Access v. Efficiency: Reflections on the Consequences of Twombly and Iqbal

Posted by D. Daniel Sokol

Arthur R. Miller (NYU Law) explores Access v. Efficiency: Reflections on the Consequences of Twombly and Iqbal.

ABSTRACT: In Bell Atlantic Corp. v. Twombly and Ashcroft v. Iqbal, the Supreme Court discarded a half century’s worth of settled doctrine regarding pleading—the key to access to the federal courts—starting anew with a heightened standard that threatens to leave many plaintiffs out in the cold. Twombly and Iqbal ushered in “plausibility” pleading and effectively retired “notice” pleading as the operable standard of Federal Rule of Civil Procedure 8(a)(2). No longer is the role of the complaint merely to give notice of the plaintiff’s claim to enable the defendant to answer; rather, the complaint now must present sufficient factual allegations to give rise to a plausible inference of wrongdoing. This change bodes poorly for plaintiffs’ access to the federal courts and may have a ripple effect on the entire civil justice system.

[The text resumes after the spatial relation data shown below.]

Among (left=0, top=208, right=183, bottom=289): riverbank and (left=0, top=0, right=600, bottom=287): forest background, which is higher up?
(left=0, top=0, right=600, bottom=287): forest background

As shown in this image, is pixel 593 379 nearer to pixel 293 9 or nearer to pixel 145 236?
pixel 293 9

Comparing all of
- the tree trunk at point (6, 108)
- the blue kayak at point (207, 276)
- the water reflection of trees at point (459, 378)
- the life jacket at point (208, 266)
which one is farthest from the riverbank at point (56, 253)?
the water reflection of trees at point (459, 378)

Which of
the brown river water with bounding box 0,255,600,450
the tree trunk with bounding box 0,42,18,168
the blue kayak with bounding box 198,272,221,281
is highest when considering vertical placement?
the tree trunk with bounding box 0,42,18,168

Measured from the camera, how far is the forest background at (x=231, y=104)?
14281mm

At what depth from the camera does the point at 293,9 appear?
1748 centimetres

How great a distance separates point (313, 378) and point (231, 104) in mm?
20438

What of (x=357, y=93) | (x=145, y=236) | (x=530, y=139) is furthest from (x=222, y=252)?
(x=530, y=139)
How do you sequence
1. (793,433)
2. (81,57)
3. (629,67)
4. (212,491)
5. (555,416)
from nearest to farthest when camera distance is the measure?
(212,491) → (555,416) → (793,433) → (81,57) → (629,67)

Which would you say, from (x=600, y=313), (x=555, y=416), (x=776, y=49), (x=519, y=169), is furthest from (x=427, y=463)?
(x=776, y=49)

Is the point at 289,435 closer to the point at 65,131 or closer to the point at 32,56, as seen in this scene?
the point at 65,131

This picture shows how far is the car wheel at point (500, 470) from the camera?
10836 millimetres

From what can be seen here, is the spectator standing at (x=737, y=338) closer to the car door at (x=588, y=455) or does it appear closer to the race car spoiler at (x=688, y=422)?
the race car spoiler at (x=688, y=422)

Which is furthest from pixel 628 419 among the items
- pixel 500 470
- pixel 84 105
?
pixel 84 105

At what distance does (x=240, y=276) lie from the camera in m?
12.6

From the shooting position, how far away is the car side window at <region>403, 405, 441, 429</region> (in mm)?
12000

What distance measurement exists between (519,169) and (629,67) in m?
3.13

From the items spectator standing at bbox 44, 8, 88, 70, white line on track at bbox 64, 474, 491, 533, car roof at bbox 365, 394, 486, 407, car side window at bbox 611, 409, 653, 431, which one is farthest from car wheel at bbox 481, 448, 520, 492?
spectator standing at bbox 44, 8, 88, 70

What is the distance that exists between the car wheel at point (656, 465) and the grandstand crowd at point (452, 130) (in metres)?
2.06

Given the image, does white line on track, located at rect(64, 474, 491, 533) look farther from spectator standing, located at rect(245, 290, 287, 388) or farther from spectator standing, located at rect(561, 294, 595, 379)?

The debate over the proper role of pleading in contemporary litigation has exploded since Twombly and Iqbal, with motions to dismiss based on those cases now the procedural device du jour. On one side, the defense bar and major corporations praise the advent of plausibility pleading, claiming that it is long overdue and necessary to protect defendants from alleged widespread frivolous and abusive litigation, conserve judicial resources, and protect American industry and governmental entities from the high costs of discovery and trial. Arrayed against that view are the plaintiffs’ bar and civil rights and consumer groups who argue that plausibility pleading not only will weed out frivolous claims but also will terminate meritorious cases prematurely, further erode the right to a meaningful day in court and the right to jury trial, and increase the burden on small plaintiffs asserting claims against well-funded defendants. Although Twombly and Iqbal have provided new fuel for a long simmering fire, the current controversy is merely the most recent manifestation of a decades-old ideological debate over what is the higher litigation value: access to the federal courts or efficiency and economy in disposing of claims.